Wittgenstein challenges his reader to consider "the proceedings we call 'games,'" including board games, card games, ball games, and so on. "What is common to them all?" he asks. "Don't say: 'There must be something in common, or they would not be called "games"—but look and see whether there is anything in common to all." Doing so reveals, according to Wittgenstein, not some feature common to all games but "a complicated network of similarities overlapping and criss-crossing."

So we here discover one of Hix's deepest convictions: poetry, too, is a broad network of familial groups, some in competition, but most closely allied. Even if this family portrait is a little blurry for its rapid development, it is nonetheless just what the literary community needs to see from time to time. Hix has the common sense to point out what we have in common: artists and their audiences, he argues, are part of a political plurality; we are not just a collection of minor warring tribes.
           Ultimately, paradoxically, Hix follows in the tradition of William Blake, which is most plain in the aphoristic abandon of his concluding work, "Toward A Prodigal Logic." In this poem-prose, Hix lays out short, assertive passages of proverb-laced rhetoric; the passages alternate sides of the page and are capped with fragmentary assertions (such as "Correct me if I'm wrong" or "Except" or "Oh, come on") in the center of the page. (This has the visual effect of some kind of poetic syllogism, but I must confess that any further method to its madness is lost to me.) The work focuses on paradoxes of form, truth, meaning, language, etc. "We created language to express not our knowledge but our doubts," he states at one stage. "It is hard not to state what you mean, though the poet must try," he states later.

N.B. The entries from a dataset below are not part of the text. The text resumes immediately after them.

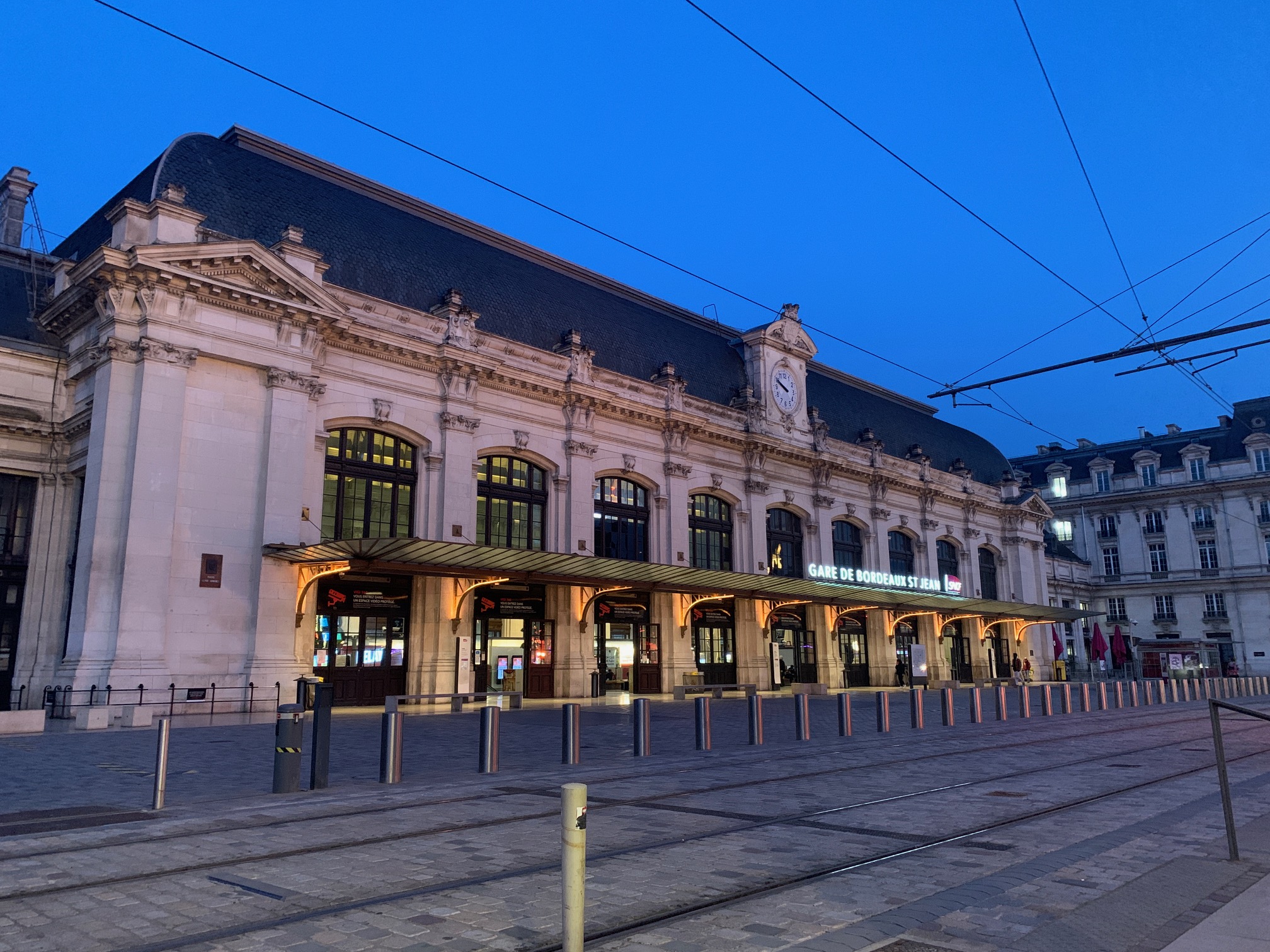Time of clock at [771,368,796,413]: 9:49
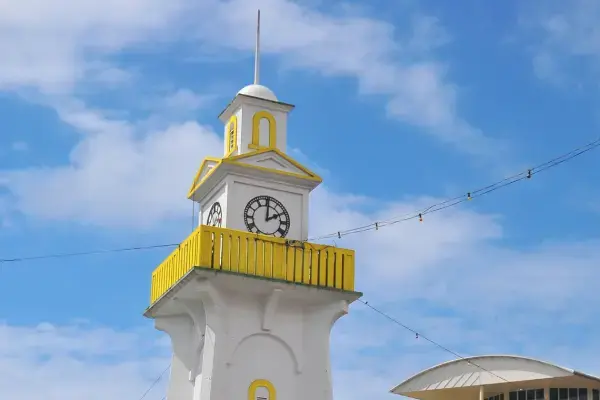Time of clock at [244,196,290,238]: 2:00
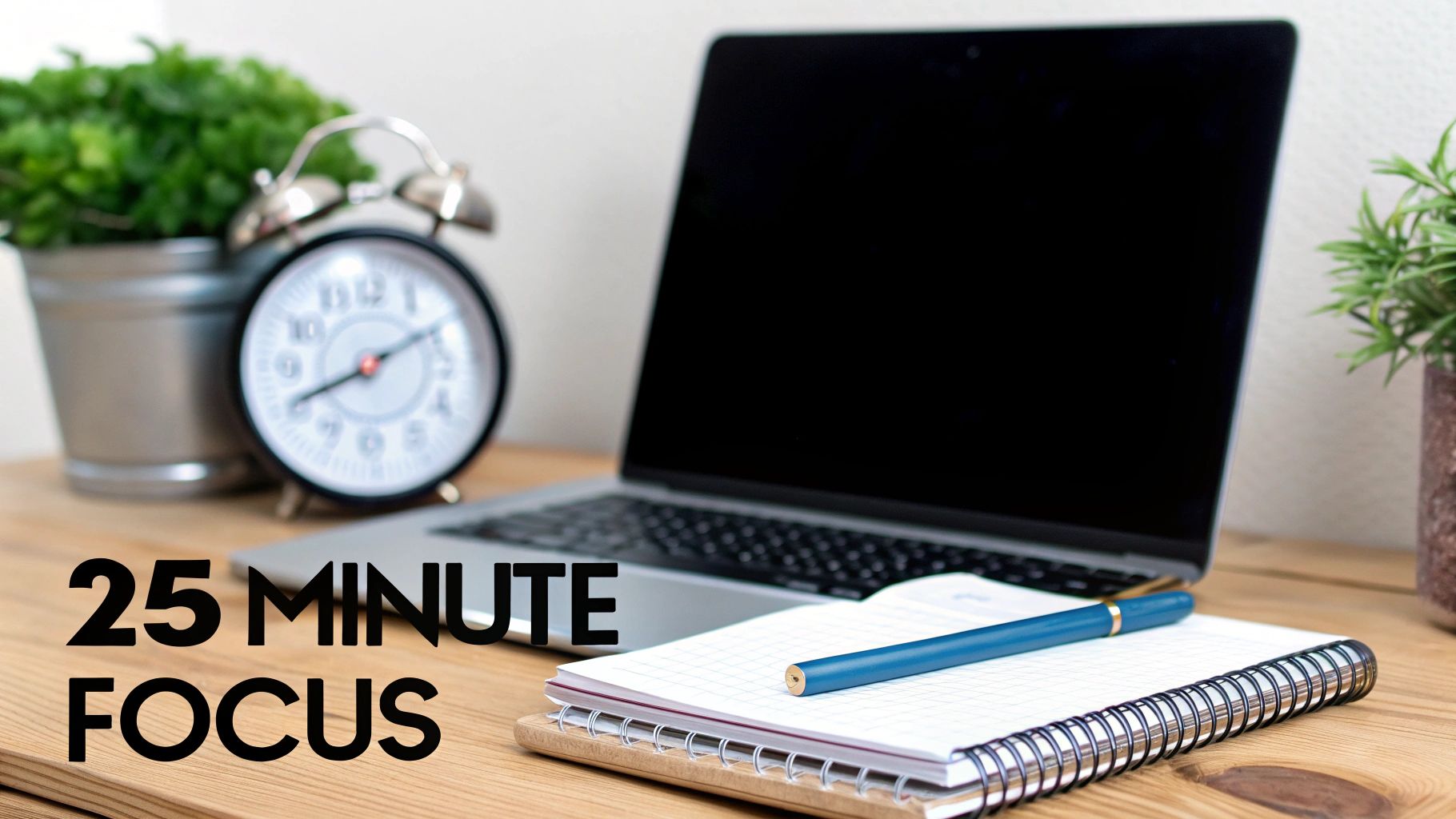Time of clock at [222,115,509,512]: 8:10
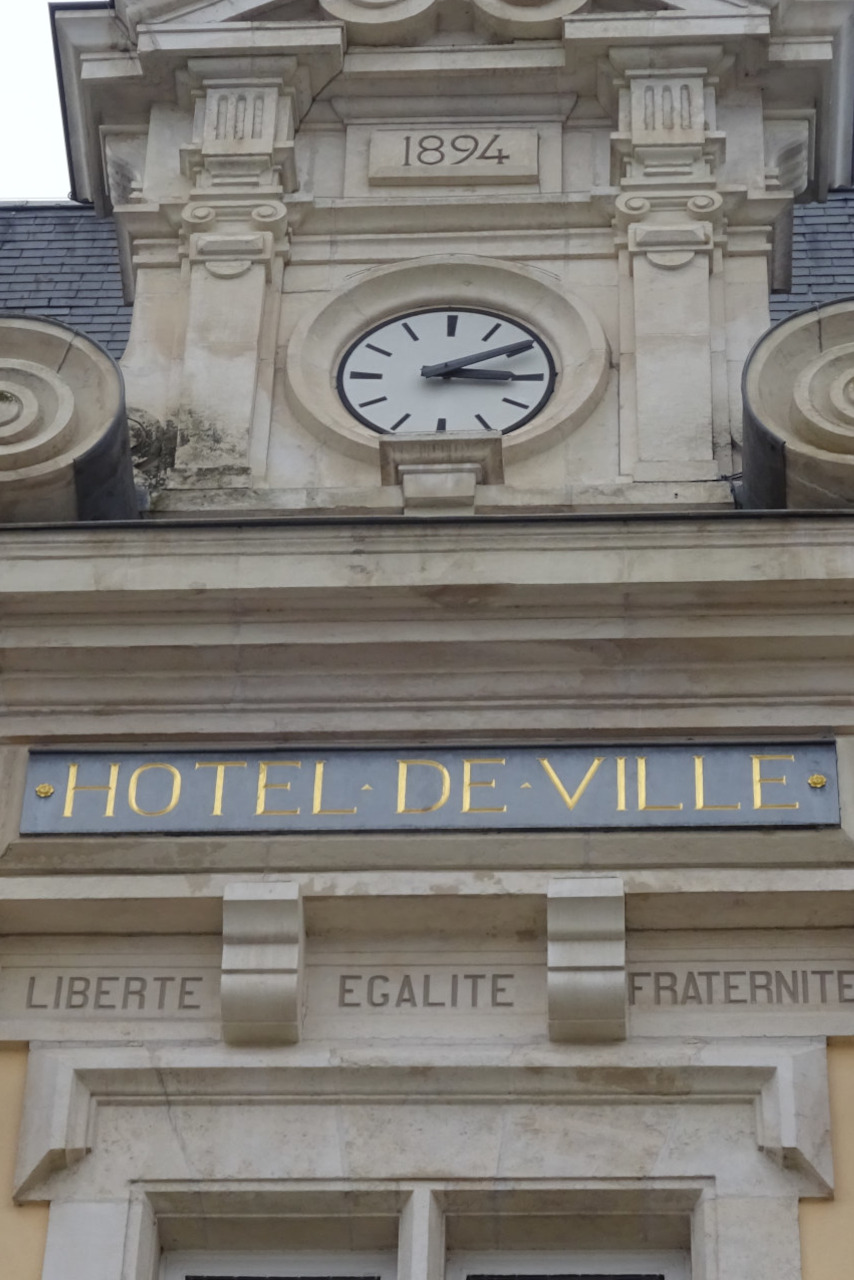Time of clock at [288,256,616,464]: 3:09
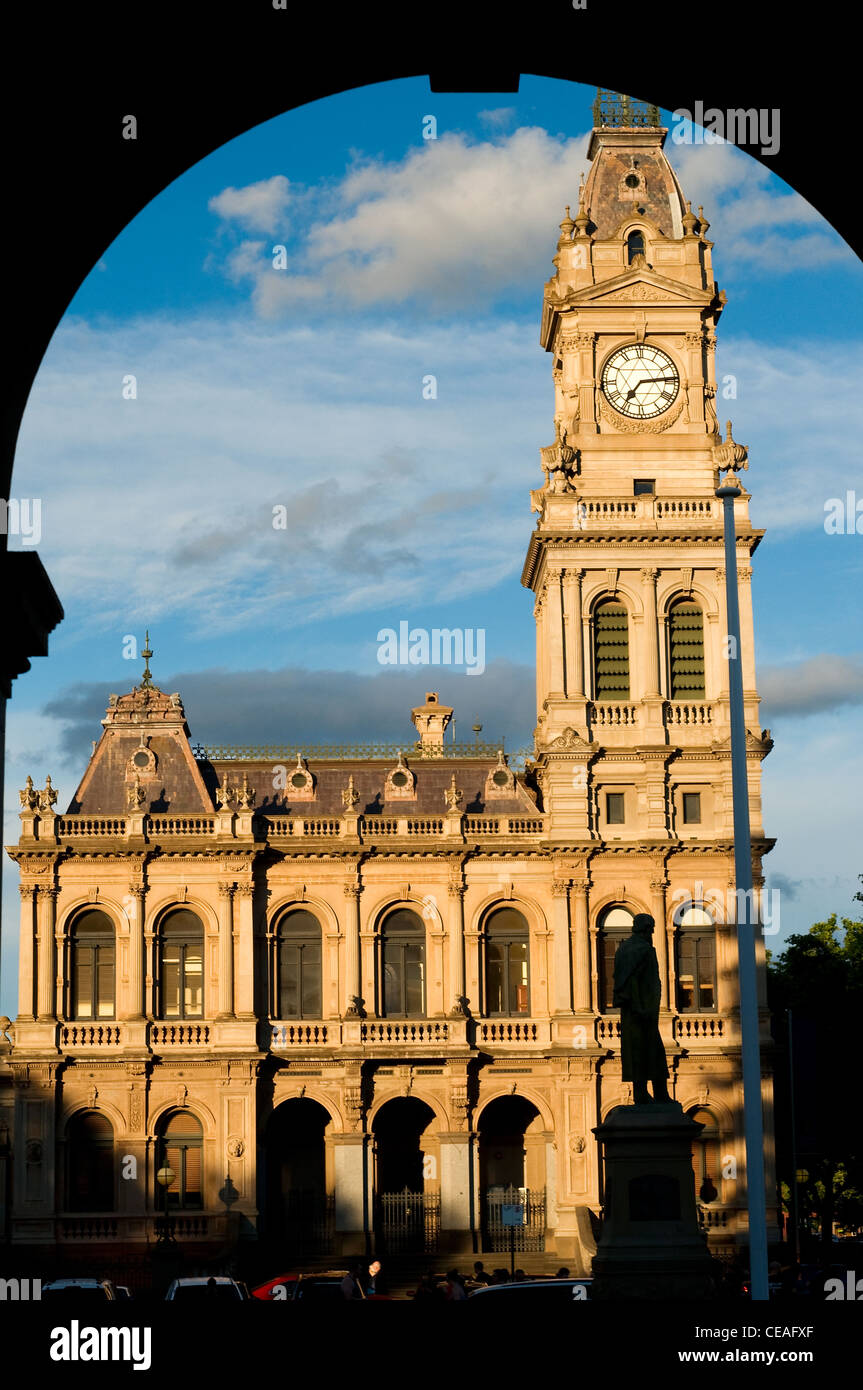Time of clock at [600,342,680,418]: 7:14
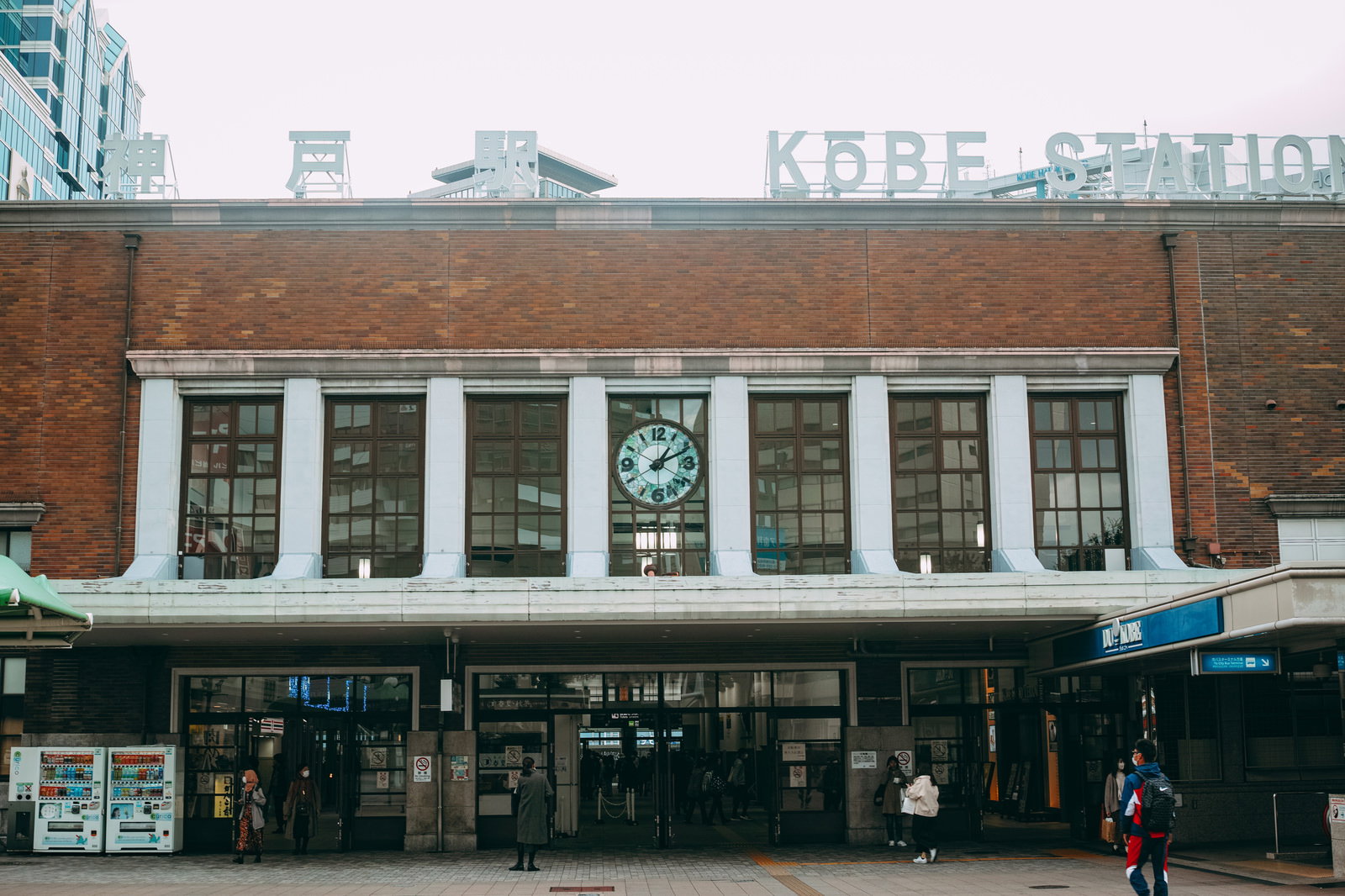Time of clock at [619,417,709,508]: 1:10
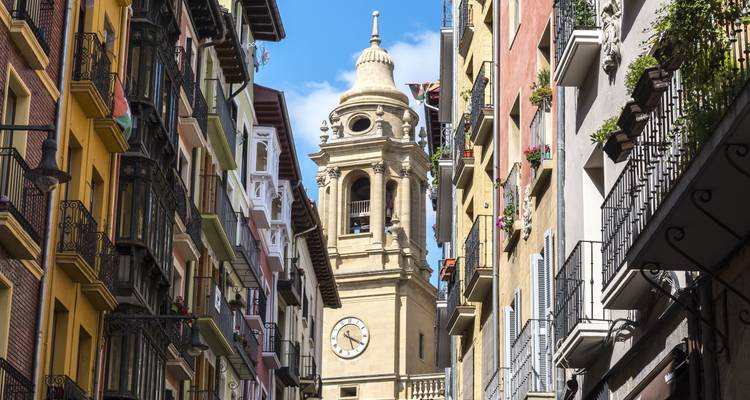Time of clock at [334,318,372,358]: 5:19
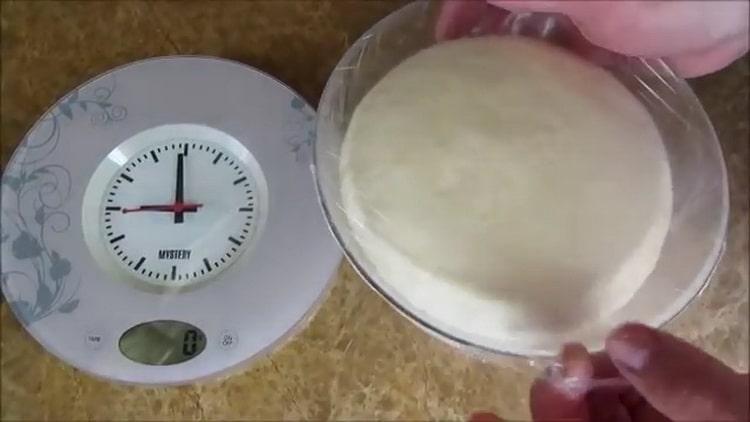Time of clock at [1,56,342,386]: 8:59
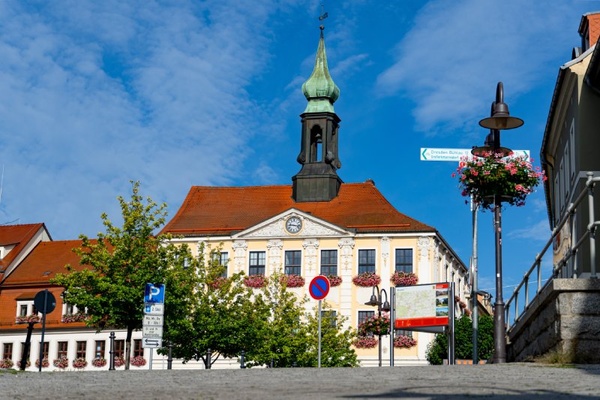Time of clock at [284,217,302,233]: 9:16
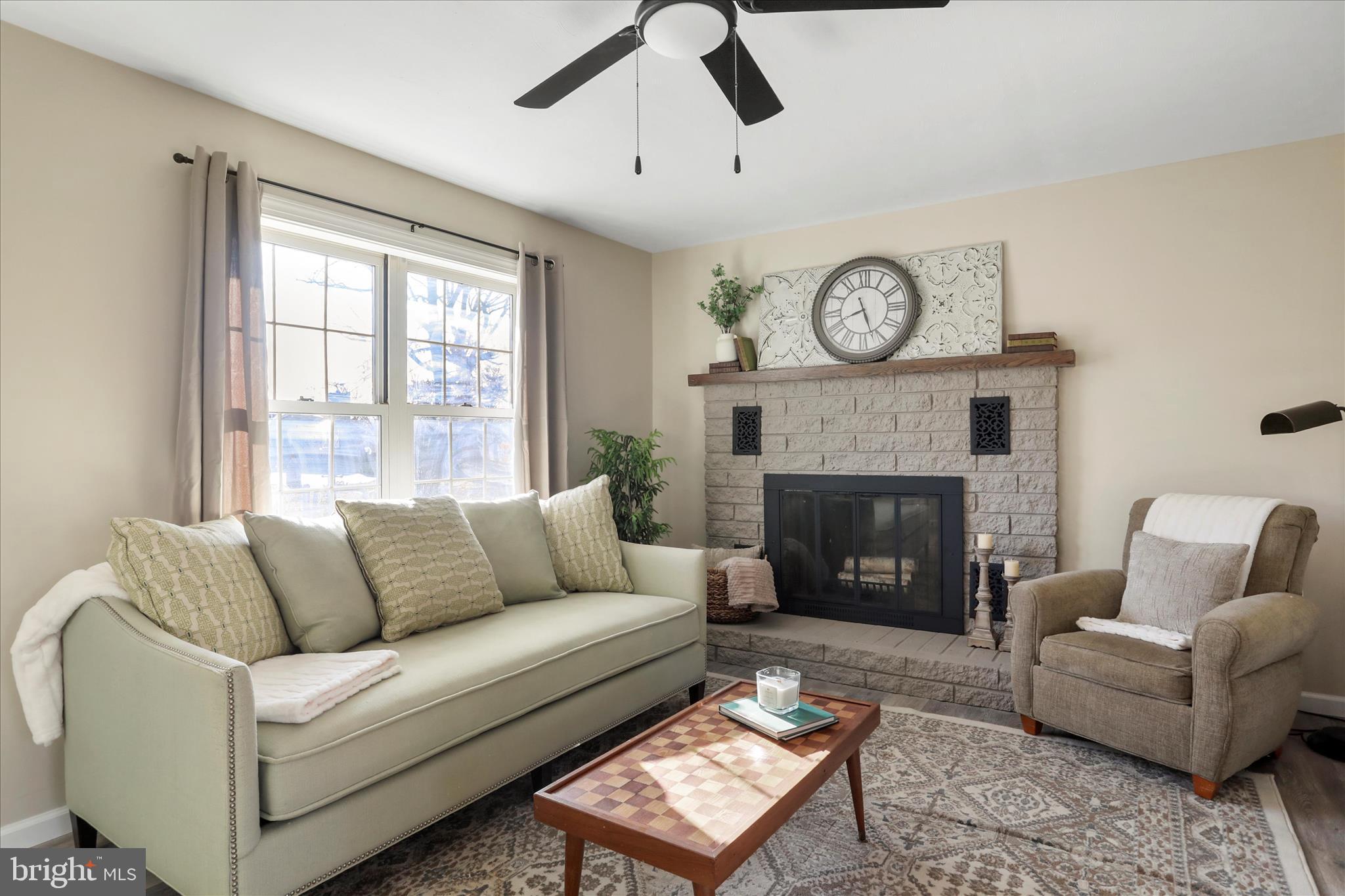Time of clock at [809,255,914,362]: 8:26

While unsaid, unresolved, open-ended, unwilled-yet-discovered properties of language and mind remain the focus, Hix nurtures the urge to transcend the limits of his argument: "To ask philosophical questions without a philosophical method" forms one of the stated aims collected in a montage of purposes at the center of the work.
           In the end, Hix excels most at assertions of refined preference: "I care less for books I cannot put down than for those I cannot forget," he opines. More than just preference, though, his prodigal logics resolve and extend the moral and aesthetic arguments of the essays that precede them. Whatever the occasional silliness of his prose style, then, Hix argues with a high seriousness worth our attention. He offers straightforward visions of poetry without ignoring the complexities of the art.